• Excerpt provided:
— start —
Thanks for the answers, people. It helped so much, even when I think that Ben Jamin's answer is too advanced for me.


----------



## raumar

Ben Jamin is probably right - so let me try to explain it in another way: Your problem may not be "_är_", but your translation of "_som_".

"_Som_" can mean "like", but also "who/which/that". As far as I can see, it means "that" in this sentence - so you should replace "like being" with "that is" in your translation.


----------



## Ben Jamin

FabianoRMS said:


> Hi,
> 
> Thanks for the answers, people. It helped so much, even when I think that Ben Jamin's answer is too advanced for me.



Não preciso alguma coisa que pode ser encontrada em outro lugar.


----------



## FabianoRMS

Ben Jamin said:


> Não preciso alguma coisa que pode ser encontrada em outro lugar.



I see now, Ben Jamin. Very kind of you trying to translate it in Portuguese.


----------



## Ben Jamin

FabianoRMS said:


> I see now, Ben Jamin. Very kind of you trying to translate it in Portuguese.


Was the Portuguese very bad? Should it be "possa", not "pode"? And "nenhuma" instead of "alguma"?


----------



## FabianoRMS

Ben Jamin said:


> Was the Portuguese very bad? Should it be "possa", not "pode"? And "nenhuma" instead of "alguma"?



Ben Jamin, your Portuguese is great! Let me give you a little hand, then. In Portuguese, "precisar" is a verb which needs a preposition sometimes (I can help you or you can look for "verbos transitivos direitos e indiretos" / "verbos intransitivos"). In this case we would use "de" (preposition):

- "Não*** preciso *de* *alguma **coisa*/coisa alguma/*nenhuma coisa*/coisa nenhuma que _pode/possa_ ser encontrada em outro lugar".
1. "pode" = it's about something that you have certain; it's a fact. In the case above, you're sure that there's something in another place, but you don't need it.
2. "possa" = it's a possibility. In the case above, you are not sure if there's something in another place, but you don't need it anyway.
3. "alguma/nenhuma" = these both terms can be used correctly; "nenhum (masculine)/nenhuma (feminine)" is most common in spoken language, but "algum (masculine)/alguma (feminine)" is usual and more polished than "nenhuma".

- The way you translated is very beautiful. It sounds really poetic, but we should translate it like this:
1. Não**** há nada que eu precise que esteja em outro lugar.
— end —
• Short exercise 1:
Answer these questions about the forum thread on translation.
(a) According to raumar, what should replace "like being" in the translation?
(b) Which preposition does FabianoRMS say "precisar" takes in this case?
(c) Which of "nenhuma" and "alguma" does FabianoRMS call most common in spoken language?
The listing that follows has no connection to the thread above.

• Stored rows:
— start —
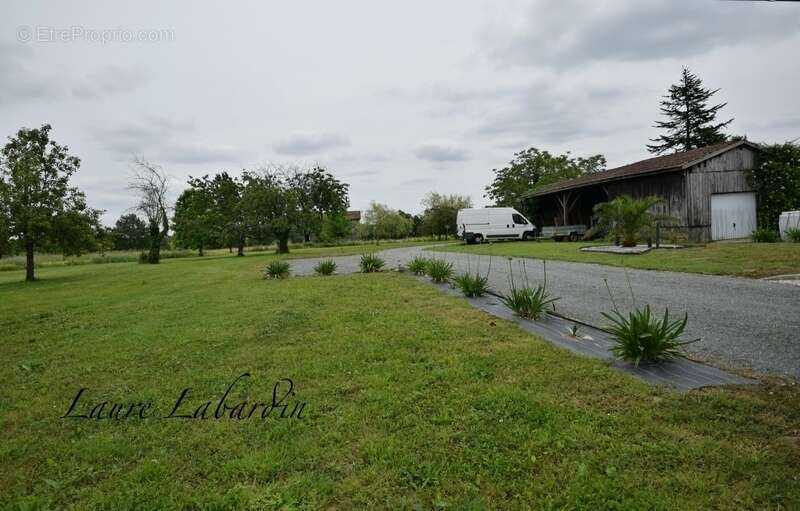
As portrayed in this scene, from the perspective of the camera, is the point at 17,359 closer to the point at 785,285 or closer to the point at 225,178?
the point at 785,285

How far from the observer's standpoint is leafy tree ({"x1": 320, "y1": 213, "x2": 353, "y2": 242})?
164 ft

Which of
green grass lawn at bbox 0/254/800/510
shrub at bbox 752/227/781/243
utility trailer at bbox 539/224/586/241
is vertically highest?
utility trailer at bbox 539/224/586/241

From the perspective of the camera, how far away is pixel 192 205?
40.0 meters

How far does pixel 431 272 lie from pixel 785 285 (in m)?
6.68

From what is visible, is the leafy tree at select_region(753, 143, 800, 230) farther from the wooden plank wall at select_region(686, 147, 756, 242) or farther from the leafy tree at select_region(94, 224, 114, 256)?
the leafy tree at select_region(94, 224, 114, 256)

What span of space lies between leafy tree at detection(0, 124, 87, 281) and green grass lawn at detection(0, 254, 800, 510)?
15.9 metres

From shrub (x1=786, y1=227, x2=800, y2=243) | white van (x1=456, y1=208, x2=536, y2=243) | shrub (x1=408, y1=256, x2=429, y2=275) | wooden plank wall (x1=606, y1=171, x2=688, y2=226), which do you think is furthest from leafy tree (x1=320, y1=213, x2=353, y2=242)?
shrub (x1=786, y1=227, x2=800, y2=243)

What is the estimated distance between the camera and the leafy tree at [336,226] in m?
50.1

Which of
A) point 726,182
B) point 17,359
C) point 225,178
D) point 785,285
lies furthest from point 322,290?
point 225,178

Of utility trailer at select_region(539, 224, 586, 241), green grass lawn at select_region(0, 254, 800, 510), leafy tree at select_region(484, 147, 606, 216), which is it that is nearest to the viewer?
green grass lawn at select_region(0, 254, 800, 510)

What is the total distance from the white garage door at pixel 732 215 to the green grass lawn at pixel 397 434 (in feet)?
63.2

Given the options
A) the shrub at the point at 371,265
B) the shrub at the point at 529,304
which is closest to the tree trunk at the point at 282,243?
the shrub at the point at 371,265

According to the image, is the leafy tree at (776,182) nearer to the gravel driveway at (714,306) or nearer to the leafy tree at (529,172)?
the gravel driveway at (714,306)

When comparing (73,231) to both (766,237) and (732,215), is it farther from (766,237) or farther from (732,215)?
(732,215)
— end —
• Short exercise 2: Print the lines of the listing, beginning at the line that contains "Given the options" and continuing through the final line of the listing.

• Exercise response 1:
(a) "that is"
(b) "de"
(c) "nenhuma"

• Exercise response 2:
Given the options
A) the shrub at the point at 371,265
B) the shrub at the point at 529,304
which is closest to the tree trunk at the point at 282,243?
the shrub at the point at 371,265

According to the image, is the leafy tree at (776,182) nearer to the gravel driveway at (714,306) or nearer to the leafy tree at (529,172)?
the gravel driveway at (714,306)

When comparing (73,231) to both (766,237) and (732,215), is it farther from (766,237) or farther from (732,215)?
(732,215)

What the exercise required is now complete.